Warum Anatomy of a Fall der größte Film dieses Herbstes ist
Verschiedenes / / November 11, 2023
Zwei Stunden Psychoanalyse über die Probleme einer zerrütteten Familie durch einen Prozess.
Das mit der Goldenen Palme ausgezeichnete französische Justizdrama „Anatomy of a Fall“ kam in die russischen Kinos. In Frankreich wurde der Film von mehr als einer Million Menschen gesehen – das ist das beste Einspielergebnis für Cannes-Gewinner seit 15 Jahren.
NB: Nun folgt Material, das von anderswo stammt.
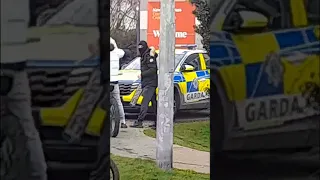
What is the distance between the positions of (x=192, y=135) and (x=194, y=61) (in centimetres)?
303

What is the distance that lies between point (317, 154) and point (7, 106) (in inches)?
68.2

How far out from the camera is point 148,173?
686 cm

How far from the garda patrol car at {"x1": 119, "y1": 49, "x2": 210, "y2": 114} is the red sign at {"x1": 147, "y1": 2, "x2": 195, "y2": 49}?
326cm

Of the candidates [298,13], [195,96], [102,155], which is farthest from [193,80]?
[298,13]

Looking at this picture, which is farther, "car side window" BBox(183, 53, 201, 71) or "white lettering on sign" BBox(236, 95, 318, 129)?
"car side window" BBox(183, 53, 201, 71)

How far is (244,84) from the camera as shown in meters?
3.44

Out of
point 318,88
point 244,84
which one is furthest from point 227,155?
point 318,88

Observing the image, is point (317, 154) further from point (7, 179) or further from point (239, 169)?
point (7, 179)

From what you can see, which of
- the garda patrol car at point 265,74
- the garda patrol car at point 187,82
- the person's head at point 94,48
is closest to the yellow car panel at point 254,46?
the garda patrol car at point 265,74

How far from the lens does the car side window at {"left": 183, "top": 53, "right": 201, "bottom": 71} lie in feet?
42.0

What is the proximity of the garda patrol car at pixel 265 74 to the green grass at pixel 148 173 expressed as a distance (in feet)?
10.4

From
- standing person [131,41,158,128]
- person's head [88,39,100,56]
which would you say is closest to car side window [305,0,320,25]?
person's head [88,39,100,56]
Im Mittelpunkt der Geschichte steht die erfolgreiche Schriftstellerin Sandra, deren Mann starb, nachdem er aus dem Fenster einer Alpenhütte gestürzt war. Es ist nicht bekannt, ob er es selbst getan hat oder Hilfe hatte – ihr 11-jähriger Sohn Daniel soll vor dem Tod seines Vaters einen Familienstreit miterlebt haben und hat vage Vorstellungen darüber, was passiert ist. Infolgedessen fällt der Verdacht auf den Autor. Die Hauptereignisse des Films finden innerhalb der Mauern des Gerichts statt, wo über das Schicksal der Heldin entschieden wird.
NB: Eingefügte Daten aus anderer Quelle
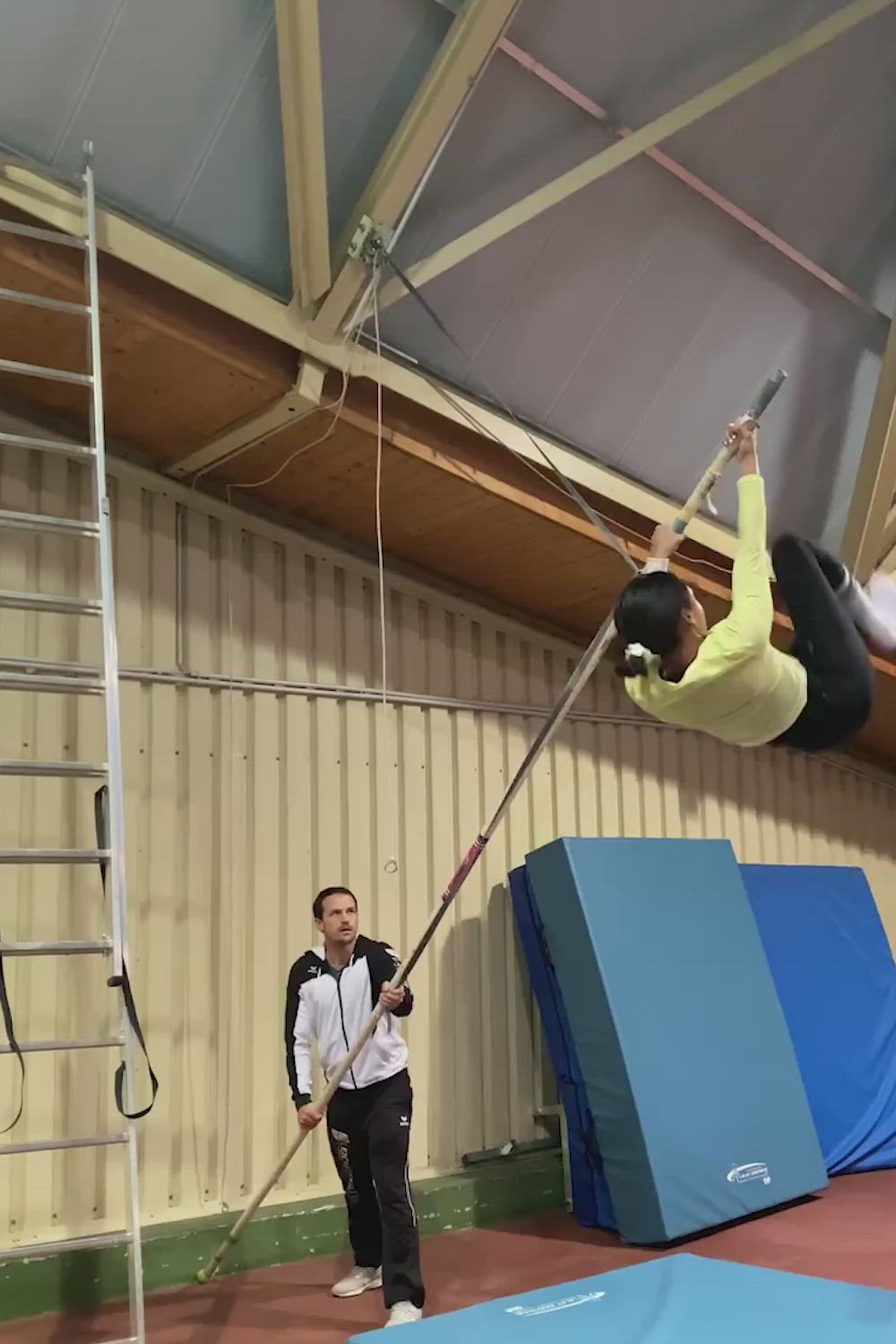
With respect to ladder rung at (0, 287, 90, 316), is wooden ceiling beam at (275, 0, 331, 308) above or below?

Hinter dem Cover einer Detektivgeschichte verbirgt sich ein starkes Familiendrama.
Aufgrund der Beschreibung kann man leicht zu dem Schluss kommen, dass es sich bei Justine Trieus Film um eine Detektivgeschichte handelt, doch hier liegt die Haupttäuschung. In dieser Geschichte wird es weder einen zweiten Hercule Poirot noch den genretypischen Misstrauensumschwung geben, wenn der Zuschauer entweder die Heldin des Mordes beschuldigen möchte oder geneigt ist, an den Unfalltod ihres Mannes zu glauben. Es ist angemessener, den Film mit „
Heiratsgeschichte„: Dort wurde die Ehe in einer Psychologenpraxis untersucht, doch hier gelangen innerfamiliäre Konflikte vor Gericht.Aus einem zunächst vielbeachteten Gerichtsverfahren wird ein komplexes, nacktes Gespräch über Gefühle. Während des Treffens versucht Sandra weniger, die Wahrheit herauszufinden, als vielmehr, ihre schwierigen Gefühle mitzuteilen. Die letzten Jahre waren nicht einfach für sie – das Leben in einer Almhütte mit ihrem Mann machte sie müde und gereizt.
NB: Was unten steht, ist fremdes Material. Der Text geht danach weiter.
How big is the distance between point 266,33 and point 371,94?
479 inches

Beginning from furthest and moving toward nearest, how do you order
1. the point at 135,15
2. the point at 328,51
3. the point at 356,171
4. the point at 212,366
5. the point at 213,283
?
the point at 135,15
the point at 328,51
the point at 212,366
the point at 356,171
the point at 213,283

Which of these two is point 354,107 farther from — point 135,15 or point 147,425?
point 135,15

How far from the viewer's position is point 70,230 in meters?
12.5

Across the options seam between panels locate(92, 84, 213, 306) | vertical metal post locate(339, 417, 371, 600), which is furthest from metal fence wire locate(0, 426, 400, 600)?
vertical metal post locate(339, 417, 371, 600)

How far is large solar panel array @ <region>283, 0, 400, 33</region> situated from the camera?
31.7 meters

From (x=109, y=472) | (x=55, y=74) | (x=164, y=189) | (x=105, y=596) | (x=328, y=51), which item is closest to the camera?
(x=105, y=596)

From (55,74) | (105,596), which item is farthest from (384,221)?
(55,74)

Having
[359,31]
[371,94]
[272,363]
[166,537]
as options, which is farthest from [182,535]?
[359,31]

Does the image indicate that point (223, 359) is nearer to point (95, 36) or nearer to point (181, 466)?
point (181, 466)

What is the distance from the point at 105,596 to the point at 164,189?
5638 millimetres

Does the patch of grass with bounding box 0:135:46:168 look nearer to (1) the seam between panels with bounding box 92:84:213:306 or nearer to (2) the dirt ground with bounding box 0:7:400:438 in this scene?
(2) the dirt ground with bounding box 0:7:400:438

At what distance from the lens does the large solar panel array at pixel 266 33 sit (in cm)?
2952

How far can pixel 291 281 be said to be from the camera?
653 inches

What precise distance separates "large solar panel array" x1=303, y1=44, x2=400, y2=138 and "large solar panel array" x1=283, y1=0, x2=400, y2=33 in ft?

Justine Trieu ist regelmäßiger Gast bei den Filmfestspielen von Cannes
Jedes Werk von Trieu ist ein Grund, auf die große Leinwand zu gehen. Alle abendfüllenden Filme der Regisseurin wurden für die Filmfestspiele von Cannes ausgewählt: Zuerst wirkte sie mit die seltenste ACID-Sendung mit dem Film „Age of Panic“, dann gab es „Temptation“, hauptsächlich präsentiert Wettbewerb
„Anatomy of a Fall“ erinnert in seinem Erzählformat an ihr Werk „In Bed with Victoria“. Darin arbeitet die Heldin gleichzeitig an zwei Themen: der Verteidigung ihrer Ehre und der Ehre ihrer Freundin, der dies vorgeworfen wird häusliche Gewalt. Das Problem ist, dass Männer vor Gericht die Worte einer Frau abwerten und sie nicht ernst nehmen. „Anatomy“ greift die gleichen Motive auf, nur landet die Hauptfigur dieses Mal auf der Anklagebank.
Jeder Dialog in Anatomy of a Fall ist sorgfältig durchdacht.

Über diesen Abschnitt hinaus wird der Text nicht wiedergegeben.